Seifhennersdorfs Bürgermeisterin Karin Berndt war dieser Ablauf nicht bekannt. Sie wundert sich allerdings nicht darüber, zu viel ist in den vergangenen Jahren passiert. Im Augenblick befindet sich die Schule dabei, Schüler zu werben, um alle Anforderungen für neue Klassenstufen zu erfüllen. „Es soll jetzt Ruhe einkehren“, wünscht sich die Bürgermeisterin.

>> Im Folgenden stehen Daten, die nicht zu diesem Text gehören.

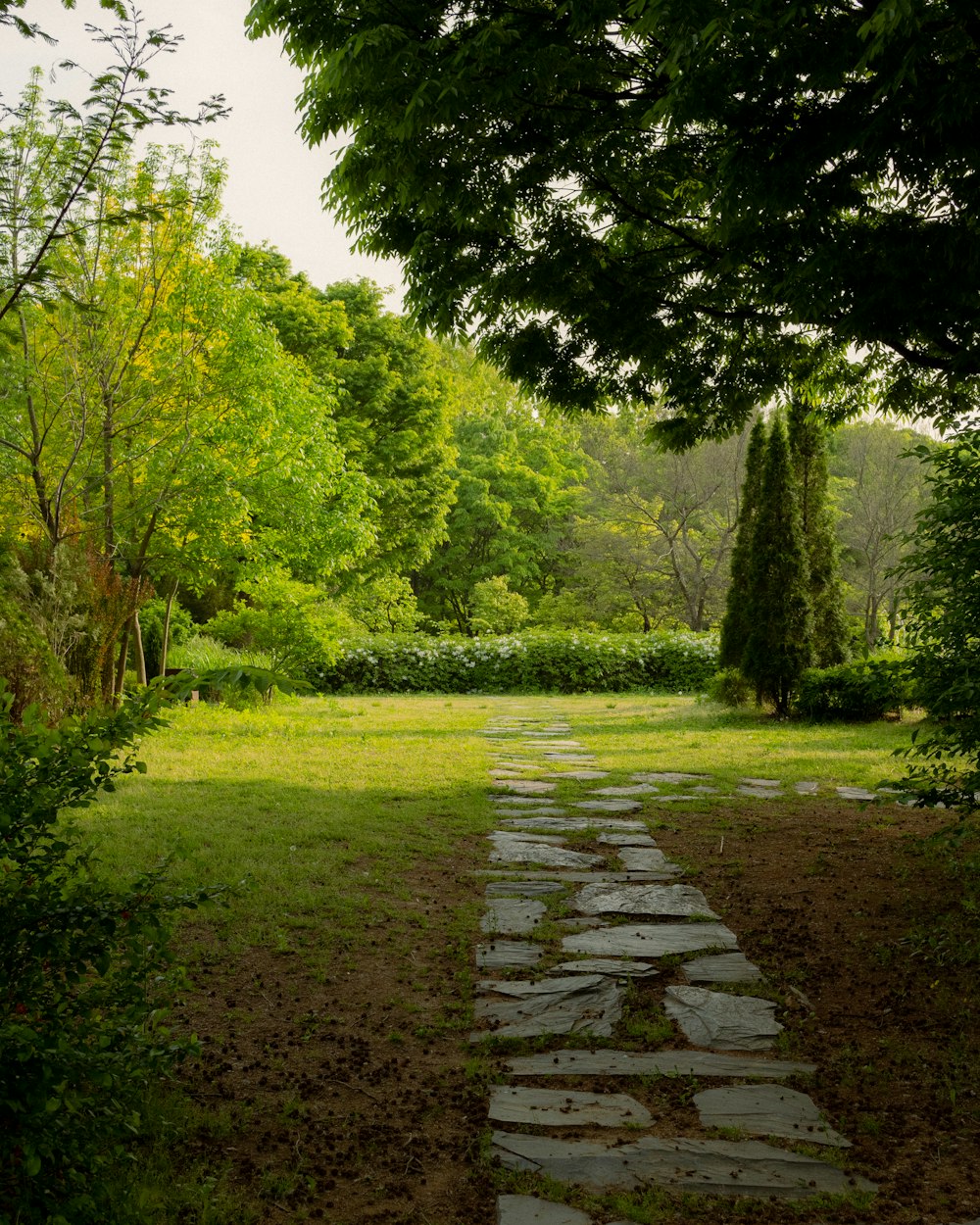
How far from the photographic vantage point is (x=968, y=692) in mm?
3799

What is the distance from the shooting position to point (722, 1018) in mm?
3355

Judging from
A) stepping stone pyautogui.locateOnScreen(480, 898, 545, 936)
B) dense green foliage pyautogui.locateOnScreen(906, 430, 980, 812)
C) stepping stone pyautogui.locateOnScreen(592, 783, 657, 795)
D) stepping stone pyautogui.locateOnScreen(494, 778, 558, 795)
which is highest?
dense green foliage pyautogui.locateOnScreen(906, 430, 980, 812)

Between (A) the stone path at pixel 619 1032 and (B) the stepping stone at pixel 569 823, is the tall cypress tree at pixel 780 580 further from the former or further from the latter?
(A) the stone path at pixel 619 1032

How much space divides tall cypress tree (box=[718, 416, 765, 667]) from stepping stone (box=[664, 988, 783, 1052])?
9.29 m

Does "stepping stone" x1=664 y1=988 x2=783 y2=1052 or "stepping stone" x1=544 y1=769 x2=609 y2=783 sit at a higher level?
"stepping stone" x1=544 y1=769 x2=609 y2=783

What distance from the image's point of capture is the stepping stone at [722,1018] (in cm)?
319

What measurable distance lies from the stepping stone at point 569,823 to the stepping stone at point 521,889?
1.13 meters

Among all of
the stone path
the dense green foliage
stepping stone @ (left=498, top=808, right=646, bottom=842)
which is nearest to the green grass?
stepping stone @ (left=498, top=808, right=646, bottom=842)

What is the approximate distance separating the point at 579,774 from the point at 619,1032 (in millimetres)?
4787

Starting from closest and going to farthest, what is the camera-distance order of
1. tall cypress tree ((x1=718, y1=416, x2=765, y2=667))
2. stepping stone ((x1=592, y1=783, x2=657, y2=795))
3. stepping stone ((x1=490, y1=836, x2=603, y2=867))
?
stepping stone ((x1=490, y1=836, x2=603, y2=867)), stepping stone ((x1=592, y1=783, x2=657, y2=795)), tall cypress tree ((x1=718, y1=416, x2=765, y2=667))

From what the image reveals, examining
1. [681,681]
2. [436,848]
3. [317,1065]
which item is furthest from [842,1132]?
[681,681]

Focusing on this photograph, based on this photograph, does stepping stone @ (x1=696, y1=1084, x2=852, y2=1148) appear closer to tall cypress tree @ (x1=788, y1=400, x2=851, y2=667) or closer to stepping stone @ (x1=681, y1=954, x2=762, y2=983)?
stepping stone @ (x1=681, y1=954, x2=762, y2=983)

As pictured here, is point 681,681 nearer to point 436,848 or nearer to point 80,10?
point 436,848

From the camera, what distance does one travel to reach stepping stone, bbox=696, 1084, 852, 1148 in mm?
2605
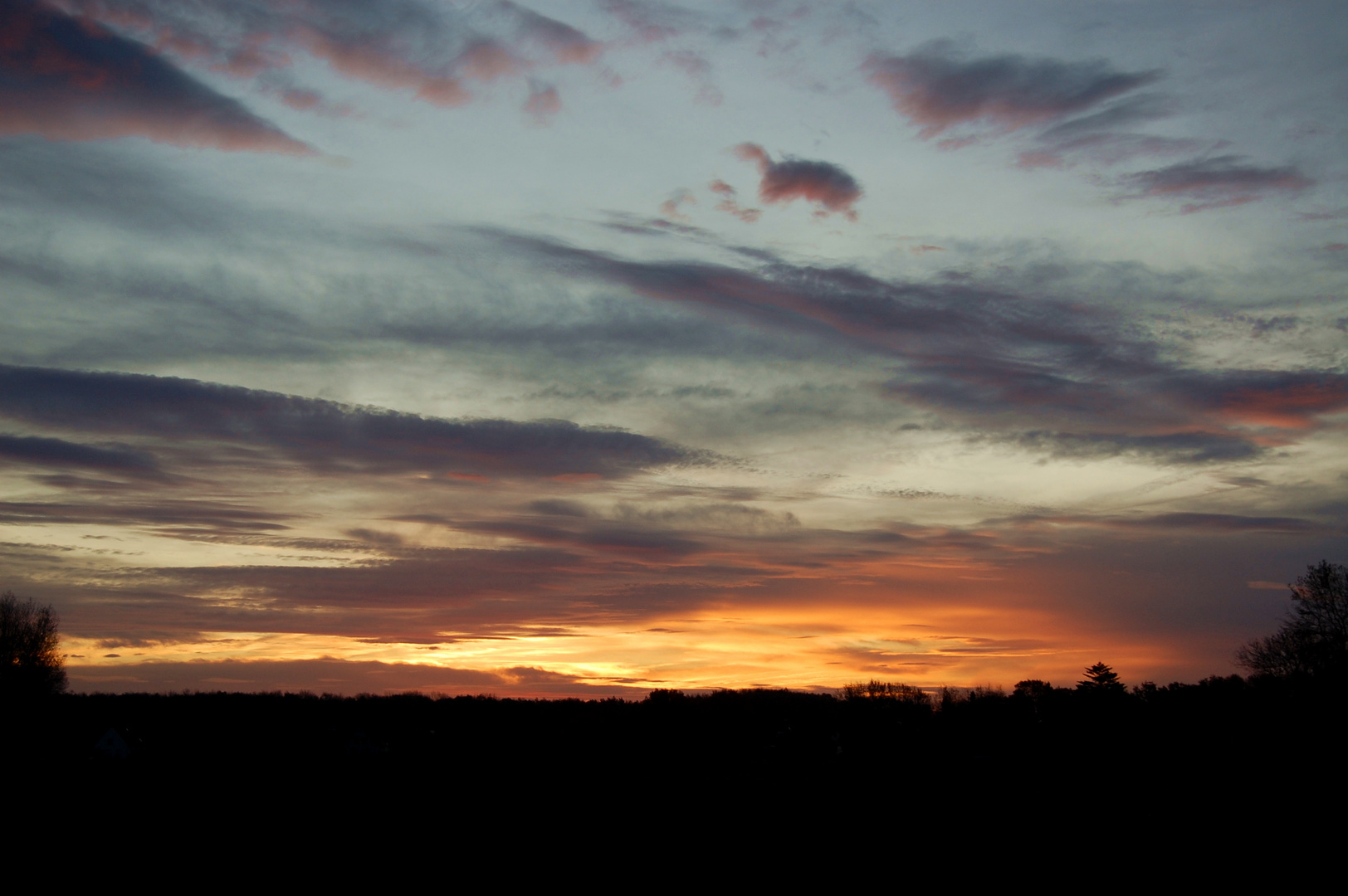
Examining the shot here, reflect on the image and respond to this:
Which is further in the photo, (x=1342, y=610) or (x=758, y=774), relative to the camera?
(x=758, y=774)

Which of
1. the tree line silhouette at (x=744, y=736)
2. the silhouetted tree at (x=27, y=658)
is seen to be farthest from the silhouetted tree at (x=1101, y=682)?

Sie sieht die Oberschule für die Zukunft gut aufgestellt. „Im Einzugsgebiet aller fünf Oberschulen in der Umgebung wird es in den kommenden Jahren genügend Schüler geben“, sagt Frau Berndt. Und auch die Dürrhennersdorfer Schüler und ihre Eltern sind zufrieden: „Wir wurden hier herzlich aufgenommen und bringen uns auch bei außerschulischen Aktivitäten ein“, sagt Herr Ullrich. Ein halbes Schuljahr ist nun vergangen und der deutlich weitere Schulweg mache sich für die Dürrhennersdorfer Kinder nicht so stark bemerkbar. Sie werden, wie auch weitere Kinder der Schule, jeden Tag von einem Kleinbus abgeholt und wieder nach Hause gebracht. Für Familie Ullrich hat sich das bewährt.